U.K. factories saw export demand fall for a fourth month in July, restraining growth in the manufacturing industry.
A Purchasing Managers’ Index increased to 51.9 from 51.4 in June, which was the lowest in more than two years, Markit Economics said on Monday. Economists in a Bloomberg survey had forecast 51.5. Export orders fell, with euro-area demand hit by the pound’s strength, according to the report.
Markit said the gauge points to weak growth after manufacturing shrank in the second quarter. U.K. factories are struggling as sterling’s advance and weakness in the euro region weigh on foreign demand.
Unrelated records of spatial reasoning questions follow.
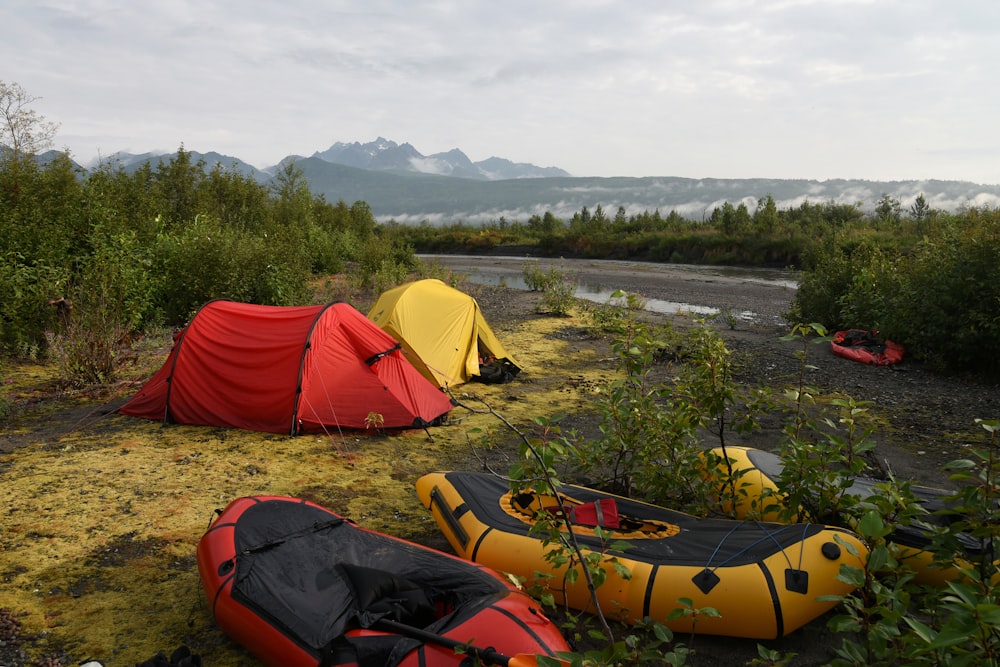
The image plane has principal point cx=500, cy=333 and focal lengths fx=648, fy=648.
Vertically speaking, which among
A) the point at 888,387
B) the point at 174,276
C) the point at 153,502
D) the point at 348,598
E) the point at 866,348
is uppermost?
the point at 174,276

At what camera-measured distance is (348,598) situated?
332 cm

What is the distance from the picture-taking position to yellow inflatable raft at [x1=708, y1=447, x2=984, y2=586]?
3.85m

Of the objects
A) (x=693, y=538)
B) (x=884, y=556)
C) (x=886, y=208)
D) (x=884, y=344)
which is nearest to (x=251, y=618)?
(x=693, y=538)

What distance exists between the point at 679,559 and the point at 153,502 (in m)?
4.19

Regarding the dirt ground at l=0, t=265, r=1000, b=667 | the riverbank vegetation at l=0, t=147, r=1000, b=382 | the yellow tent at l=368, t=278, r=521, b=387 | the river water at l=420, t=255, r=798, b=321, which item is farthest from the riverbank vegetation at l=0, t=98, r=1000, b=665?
the river water at l=420, t=255, r=798, b=321

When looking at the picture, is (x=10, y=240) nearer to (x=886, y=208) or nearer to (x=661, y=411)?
(x=661, y=411)

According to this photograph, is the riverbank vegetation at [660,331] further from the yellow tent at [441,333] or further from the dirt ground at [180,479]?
the yellow tent at [441,333]

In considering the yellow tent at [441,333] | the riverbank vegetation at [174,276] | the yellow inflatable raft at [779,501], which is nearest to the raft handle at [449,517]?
the yellow inflatable raft at [779,501]

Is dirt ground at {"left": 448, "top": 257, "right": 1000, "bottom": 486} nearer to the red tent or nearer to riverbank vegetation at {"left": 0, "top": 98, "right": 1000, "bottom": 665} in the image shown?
riverbank vegetation at {"left": 0, "top": 98, "right": 1000, "bottom": 665}

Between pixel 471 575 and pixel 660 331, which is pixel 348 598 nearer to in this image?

While the domestic economy is strengthening, risks from the external environment mean the Bank of England is likely to keep interest rates at a record low this week.
“Near-stagnant” growth suggests manufacturing is continuing to act as a drag on the economy, said Rob Dobson, an economist at Markit in London. “The struggling manufacturing sector, and the impact of the strong pound on export performance, will be a worry for the Bank of England,” he said
Markit said growth in total new orders at factories cooled in July to the slowest in 10 months. Employment rose, and selling prices increased the most in almost a year.
“This is good enough to keep employment prospects growing across manufacturing,” said Lee Hopley, an economist at the EEF, an industry group. “But until something gives in export markets or oil and gas investments, the outlook for growth will remain modest.”